-- PAGE EXTRACT --

Comparing the Effectiveness of Two Alcohol+Adherence Interventions for HIV+ Youth
NCT01969461 · Status: UNKNOWN · Phase: NA · Type: INTERVENTIONAL · Enrollment: 400
Last updated 2017-01-09
Summary
Alcohol use among persons with HIV exacerbates health problems and accelerates HIV disease progression. Antiretroviral therapy (ART) is the single most important treatment for people living with HIV. However, ART adherence is suboptimal among adolescents and young adults living with HIV, the age group with the fastest growing rates of HIV infection, and great risk of engaging in risky behaviors such as alcohol use. The proposed study will compare the effectiveness of home-based versus clinic-based "Healthy Choices", a brief, 4- session intervention using Motivational Enhancement Therapy (MET) to address alcohol use, medication adherence, and health outcomes in youth living with HIV (YLH) using a repeated measures design. Unlike previous trials, Healthy Choices will be tested in a "real world" clinical setting and be delivered by community health workers (CHW: already members of the HIV care team). The study population will consist of YLH, ages 16-24, who are current patients at 5 ATN sites. Site staff will recruit potential participants. Youth will be randomized to receive Healthy Choices, either clinic-based or home-based delivered by the same CHW in both conditions. Outcomes are measured at baseline, 4-, 7-, and 13-months. Data collection for biological measures will be through medical record extraction, and self-reported measures will occur using a brief Web-based CASI (computer-administered self-interviewing) survey on an iPad. All intervention sessions will be audio-recorded for MITI fidelity coding, and investigators will support local supervisors during the active intervention phase. We will conduct qualitative interviews with CHWs, supervisors and organization leaders at the end of the trial to obtain information about barriers and facilitators of implementation. Thus, the proposed trial will allow us to use a Type 1 Effectiveness-implementation hybrid design to pilot a sustainable model of MI implementation in real-world youth care settings towards the goals of 1) examining the effectiveness, cost-effectiveness, and scalability of an efficacious behavioral intervention when delivered by CHWs in real-world adolescent HIV care settings; 2) gathering information about who responds under what contexts; and 3) increasing our understanding of the barriers and facilitators for future implementation. The primary hypothesis is that YLH receiving home-based MET will have greater improvements in alcohol use and viral load than YLH receiving clinic-based MET.

-- WORK INSTRUCTIONS --
1. Can you condense the paragraph in the trial summary beginning "Alcohol use among persons with HIV" into a brief list of its main facts?
2. Could you extend the HIV youth trial summary beyond its final sentence?
These rows are unrelated to the HIV youth trial summary.

-- INFORMATION PROVIDED --
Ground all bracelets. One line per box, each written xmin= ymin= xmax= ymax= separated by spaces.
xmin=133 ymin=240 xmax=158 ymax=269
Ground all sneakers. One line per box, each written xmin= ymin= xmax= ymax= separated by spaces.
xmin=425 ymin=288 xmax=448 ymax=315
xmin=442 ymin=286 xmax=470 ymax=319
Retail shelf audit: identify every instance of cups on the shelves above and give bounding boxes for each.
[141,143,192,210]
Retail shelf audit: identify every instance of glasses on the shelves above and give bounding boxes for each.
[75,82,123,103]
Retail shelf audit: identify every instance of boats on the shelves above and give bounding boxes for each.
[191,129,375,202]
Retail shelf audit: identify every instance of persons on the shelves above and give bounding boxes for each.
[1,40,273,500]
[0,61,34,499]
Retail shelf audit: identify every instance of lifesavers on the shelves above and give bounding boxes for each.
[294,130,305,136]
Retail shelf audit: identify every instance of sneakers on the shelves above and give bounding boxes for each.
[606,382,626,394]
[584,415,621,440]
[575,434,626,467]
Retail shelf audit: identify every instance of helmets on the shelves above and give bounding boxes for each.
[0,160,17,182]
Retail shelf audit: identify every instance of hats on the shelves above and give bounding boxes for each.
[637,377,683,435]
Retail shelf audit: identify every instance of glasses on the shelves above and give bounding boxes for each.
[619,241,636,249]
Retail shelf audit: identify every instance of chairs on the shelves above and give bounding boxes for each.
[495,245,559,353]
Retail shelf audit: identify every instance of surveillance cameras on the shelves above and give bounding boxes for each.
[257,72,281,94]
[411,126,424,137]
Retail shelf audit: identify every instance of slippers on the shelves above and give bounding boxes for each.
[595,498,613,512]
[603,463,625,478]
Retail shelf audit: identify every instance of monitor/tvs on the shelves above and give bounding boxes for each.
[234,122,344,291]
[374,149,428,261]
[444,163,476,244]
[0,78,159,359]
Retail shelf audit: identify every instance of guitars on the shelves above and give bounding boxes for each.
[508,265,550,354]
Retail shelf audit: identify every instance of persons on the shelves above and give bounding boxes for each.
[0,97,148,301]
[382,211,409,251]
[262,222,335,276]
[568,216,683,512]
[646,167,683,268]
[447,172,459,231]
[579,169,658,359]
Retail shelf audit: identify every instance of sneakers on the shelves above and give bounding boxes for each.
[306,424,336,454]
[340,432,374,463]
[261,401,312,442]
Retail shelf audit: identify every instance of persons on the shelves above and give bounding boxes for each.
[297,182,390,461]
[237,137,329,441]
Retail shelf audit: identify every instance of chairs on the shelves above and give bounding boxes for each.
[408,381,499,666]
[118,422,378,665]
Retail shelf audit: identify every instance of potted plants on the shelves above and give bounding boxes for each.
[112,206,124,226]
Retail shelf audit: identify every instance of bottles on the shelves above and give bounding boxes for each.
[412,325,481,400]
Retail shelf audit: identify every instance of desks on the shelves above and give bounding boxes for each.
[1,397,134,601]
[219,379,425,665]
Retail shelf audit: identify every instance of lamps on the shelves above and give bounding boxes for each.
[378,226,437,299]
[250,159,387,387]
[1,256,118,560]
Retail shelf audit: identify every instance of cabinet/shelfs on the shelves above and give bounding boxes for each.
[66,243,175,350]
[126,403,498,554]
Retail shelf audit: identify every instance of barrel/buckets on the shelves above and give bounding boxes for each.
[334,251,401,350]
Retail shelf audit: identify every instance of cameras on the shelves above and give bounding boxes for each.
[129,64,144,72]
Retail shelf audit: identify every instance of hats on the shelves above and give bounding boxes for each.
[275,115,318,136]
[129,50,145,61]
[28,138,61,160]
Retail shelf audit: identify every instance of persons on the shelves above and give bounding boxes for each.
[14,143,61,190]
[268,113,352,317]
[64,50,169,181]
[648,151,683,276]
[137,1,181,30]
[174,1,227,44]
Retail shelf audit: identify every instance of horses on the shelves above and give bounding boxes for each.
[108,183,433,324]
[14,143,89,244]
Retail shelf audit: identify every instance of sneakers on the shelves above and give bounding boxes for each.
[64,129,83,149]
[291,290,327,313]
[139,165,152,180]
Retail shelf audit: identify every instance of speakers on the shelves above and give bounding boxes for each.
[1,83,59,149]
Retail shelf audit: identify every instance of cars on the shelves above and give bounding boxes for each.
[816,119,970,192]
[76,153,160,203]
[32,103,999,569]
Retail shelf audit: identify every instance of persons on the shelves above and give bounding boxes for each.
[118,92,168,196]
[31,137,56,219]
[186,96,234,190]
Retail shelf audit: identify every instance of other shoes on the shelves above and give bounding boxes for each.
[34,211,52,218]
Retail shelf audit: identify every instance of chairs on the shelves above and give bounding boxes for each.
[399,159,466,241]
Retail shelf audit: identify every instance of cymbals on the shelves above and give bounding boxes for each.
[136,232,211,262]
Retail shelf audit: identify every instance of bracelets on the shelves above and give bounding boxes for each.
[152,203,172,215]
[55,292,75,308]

-- EXERCISE ANSWERS --
1.
- Alcohol use worsens health problems and speeds HIV progression. ART adherence is suboptimal among adolescents and young adults living with HIV.
- The study compares home-based and clinic-based delivery of "Healthy Choices," a brief 4-session Motivational Enhancement Therapy (MET) intervention. It addresses alcohol use, medication adherence, and health outcomes.
- Community health workers who are already on the HIV care team deliver it in a real-world clinical setting.
- Participants are youth living with HIV, ages 16–24, who are current patients at 5 ATN sites. They are randomized to one of the two conditions, and the same CHW delivers both.
- Outcomes are measured at baseline and at 4, 7, and 13 months. Data come from medical record extraction and a Web-based CASI survey on an iPad.
- All sessions are audio-recorded for MITI fidelity coding.
- At the end of the trial, qualitative interviews with CHWs, supervisors, and organization leaders will identify barriers to and facilitators of implementation.
- A Type 1 effectiveness-implementation hybrid design will examine:
  - effectiveness, cost-effectiveness, and scalability
  - who responds in which contexts
  - barriers and facilitators for future implementation
- Primary hypothesis: youth receiving home-based MET will show greater improvements in alcohol use and viral load than those receiving clinic-based MET.

2.
Conditions
Interventions
- BEHAVIORAL
-
Motivational Enhancement Therapy (MET)
The 4-session MET intervention will address alcohol use and HIV medication (ART) adherence. Sessions will be delivered in the clinic or the home by a CHW (outreach worker, etc) already providing services in the clinic. In sessions 1 and 2 (each behavior will get its own session), CHW will elicit the client's view of the problem using MI techniques, building motivation for change by eliciting and reinforcing change talk. The CHW will deliver feedback and discuss the consideration of a behavior change plan option, and the client sets the change plan goal and consolidates commitment. In the last two sessions, the CHW will review the change plan, continue to elicit and reinforce change talk, problem-solve barriers, consolidate commitment, and consider strategies to maintain behavior change.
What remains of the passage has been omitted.